**WHAT THE TASK ASKS**
In the listing below, pick out lines with "sambar".

**DATASET RECORDS**
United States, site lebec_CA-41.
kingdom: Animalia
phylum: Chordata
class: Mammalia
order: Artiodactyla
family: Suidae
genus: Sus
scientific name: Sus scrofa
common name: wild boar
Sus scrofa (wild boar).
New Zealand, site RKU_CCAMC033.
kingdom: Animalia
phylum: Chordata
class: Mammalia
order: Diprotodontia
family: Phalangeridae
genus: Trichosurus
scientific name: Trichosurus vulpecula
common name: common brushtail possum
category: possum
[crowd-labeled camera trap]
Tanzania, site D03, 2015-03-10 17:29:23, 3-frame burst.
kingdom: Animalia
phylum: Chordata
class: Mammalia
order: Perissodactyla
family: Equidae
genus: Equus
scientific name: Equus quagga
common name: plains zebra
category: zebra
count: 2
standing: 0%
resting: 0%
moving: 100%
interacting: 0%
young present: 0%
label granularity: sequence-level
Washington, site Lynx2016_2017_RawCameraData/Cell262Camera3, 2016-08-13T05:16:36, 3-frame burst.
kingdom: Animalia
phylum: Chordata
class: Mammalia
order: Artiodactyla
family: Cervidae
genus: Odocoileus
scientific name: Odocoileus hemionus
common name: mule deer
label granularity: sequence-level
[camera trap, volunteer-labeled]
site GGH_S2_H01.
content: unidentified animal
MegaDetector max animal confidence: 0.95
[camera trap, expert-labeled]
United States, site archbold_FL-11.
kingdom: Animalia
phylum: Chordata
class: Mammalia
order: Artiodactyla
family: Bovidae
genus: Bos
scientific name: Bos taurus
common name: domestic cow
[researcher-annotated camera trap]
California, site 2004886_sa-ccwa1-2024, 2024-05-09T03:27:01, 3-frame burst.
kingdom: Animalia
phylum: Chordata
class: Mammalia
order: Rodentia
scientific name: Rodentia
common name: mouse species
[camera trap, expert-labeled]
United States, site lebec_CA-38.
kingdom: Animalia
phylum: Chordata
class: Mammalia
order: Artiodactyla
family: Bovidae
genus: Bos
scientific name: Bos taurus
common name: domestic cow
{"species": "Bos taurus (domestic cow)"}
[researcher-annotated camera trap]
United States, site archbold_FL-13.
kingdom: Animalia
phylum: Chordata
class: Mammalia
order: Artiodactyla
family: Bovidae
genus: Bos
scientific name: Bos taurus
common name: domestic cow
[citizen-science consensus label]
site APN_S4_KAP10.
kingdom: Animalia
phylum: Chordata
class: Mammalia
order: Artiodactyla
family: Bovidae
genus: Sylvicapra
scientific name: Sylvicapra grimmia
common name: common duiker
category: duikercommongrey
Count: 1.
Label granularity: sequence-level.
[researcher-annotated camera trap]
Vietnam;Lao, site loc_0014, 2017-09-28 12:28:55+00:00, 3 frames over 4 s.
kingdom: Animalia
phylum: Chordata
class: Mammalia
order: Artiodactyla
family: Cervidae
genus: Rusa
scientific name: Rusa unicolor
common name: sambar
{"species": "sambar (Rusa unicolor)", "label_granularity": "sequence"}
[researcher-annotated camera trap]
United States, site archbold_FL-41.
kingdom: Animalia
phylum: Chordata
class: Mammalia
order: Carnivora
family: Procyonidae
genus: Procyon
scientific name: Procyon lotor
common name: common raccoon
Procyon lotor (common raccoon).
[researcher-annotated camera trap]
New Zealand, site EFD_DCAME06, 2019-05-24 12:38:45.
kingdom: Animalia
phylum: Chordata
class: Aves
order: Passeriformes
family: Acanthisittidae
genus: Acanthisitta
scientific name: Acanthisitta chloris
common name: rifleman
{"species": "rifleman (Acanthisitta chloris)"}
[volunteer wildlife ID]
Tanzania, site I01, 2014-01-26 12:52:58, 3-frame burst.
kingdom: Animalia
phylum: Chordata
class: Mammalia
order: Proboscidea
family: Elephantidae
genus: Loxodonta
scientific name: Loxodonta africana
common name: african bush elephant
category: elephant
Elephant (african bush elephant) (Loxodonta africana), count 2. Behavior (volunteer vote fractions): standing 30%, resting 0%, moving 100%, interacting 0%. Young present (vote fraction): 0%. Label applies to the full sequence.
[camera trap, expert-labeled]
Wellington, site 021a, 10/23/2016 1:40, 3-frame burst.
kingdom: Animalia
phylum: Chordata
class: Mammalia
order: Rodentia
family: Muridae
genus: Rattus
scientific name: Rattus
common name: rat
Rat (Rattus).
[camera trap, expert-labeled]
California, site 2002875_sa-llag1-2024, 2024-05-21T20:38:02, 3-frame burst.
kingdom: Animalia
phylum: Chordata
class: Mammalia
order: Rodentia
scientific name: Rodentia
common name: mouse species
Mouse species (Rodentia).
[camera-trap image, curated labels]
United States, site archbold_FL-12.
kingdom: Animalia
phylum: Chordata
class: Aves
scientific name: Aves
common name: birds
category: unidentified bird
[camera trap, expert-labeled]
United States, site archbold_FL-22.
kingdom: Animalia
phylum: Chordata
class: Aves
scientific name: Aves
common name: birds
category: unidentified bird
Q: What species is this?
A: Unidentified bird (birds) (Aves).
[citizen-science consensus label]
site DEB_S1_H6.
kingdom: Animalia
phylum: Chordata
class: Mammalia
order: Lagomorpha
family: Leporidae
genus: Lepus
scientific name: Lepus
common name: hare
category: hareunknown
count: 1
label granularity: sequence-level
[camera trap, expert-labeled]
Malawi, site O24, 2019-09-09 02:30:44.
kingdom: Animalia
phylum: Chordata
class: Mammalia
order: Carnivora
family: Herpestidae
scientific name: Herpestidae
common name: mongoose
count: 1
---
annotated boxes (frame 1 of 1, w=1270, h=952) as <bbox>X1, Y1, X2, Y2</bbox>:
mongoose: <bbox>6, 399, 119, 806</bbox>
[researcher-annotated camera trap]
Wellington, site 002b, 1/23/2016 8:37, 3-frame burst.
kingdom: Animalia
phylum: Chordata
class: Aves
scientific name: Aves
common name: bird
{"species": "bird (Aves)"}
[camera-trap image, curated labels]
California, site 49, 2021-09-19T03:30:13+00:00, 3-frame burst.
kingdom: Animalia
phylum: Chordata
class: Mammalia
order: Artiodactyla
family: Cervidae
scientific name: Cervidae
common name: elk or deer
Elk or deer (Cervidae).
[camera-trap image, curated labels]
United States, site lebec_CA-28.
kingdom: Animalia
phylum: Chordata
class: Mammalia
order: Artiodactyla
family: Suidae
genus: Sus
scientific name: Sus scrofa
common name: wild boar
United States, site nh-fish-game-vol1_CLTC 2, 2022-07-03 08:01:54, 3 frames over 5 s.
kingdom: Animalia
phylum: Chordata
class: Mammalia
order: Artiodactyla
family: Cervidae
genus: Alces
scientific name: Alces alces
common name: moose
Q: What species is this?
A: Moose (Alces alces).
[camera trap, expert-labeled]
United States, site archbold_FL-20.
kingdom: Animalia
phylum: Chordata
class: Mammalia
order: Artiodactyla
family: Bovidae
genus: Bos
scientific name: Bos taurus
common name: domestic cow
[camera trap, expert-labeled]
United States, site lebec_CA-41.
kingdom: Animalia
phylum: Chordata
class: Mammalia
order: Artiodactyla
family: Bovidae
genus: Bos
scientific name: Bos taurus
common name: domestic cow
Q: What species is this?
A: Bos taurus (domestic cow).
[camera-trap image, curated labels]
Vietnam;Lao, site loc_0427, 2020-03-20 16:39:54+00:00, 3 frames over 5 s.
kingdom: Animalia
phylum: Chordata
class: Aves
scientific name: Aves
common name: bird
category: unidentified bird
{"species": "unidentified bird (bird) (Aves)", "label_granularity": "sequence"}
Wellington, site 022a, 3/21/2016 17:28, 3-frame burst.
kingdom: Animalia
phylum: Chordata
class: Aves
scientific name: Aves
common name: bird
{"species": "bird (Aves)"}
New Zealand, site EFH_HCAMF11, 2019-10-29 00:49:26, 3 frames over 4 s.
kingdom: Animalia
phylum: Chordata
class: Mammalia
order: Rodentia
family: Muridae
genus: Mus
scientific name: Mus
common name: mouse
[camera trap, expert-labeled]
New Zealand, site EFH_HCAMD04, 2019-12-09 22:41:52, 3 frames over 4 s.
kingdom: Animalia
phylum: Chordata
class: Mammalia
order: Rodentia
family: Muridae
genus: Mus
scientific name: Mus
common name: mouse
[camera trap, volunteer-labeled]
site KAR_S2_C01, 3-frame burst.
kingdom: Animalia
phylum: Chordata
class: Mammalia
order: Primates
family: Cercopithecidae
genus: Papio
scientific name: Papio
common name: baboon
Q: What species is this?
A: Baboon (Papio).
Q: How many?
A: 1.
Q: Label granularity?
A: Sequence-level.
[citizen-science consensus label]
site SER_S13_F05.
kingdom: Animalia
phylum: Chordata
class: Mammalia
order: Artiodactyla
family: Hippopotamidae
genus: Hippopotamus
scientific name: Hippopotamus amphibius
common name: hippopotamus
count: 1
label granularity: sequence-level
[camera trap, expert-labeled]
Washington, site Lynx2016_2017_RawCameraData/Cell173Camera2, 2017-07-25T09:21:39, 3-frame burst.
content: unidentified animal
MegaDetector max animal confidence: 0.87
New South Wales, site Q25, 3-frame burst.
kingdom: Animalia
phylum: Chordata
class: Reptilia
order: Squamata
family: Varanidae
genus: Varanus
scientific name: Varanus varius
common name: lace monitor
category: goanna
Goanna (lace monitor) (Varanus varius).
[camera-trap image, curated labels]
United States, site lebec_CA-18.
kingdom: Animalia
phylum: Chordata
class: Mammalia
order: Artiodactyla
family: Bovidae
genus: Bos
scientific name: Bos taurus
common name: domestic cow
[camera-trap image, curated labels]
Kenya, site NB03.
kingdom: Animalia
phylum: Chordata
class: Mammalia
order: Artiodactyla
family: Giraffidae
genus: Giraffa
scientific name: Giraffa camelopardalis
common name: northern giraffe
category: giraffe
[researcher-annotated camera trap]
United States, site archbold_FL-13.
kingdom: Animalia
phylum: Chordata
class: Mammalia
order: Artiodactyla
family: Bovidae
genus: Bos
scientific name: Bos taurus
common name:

**WRITTEN SOLUTION**
common name: sambar
{"species": "sambar (Rusa unicolor)", "label_granularity": "sequence"}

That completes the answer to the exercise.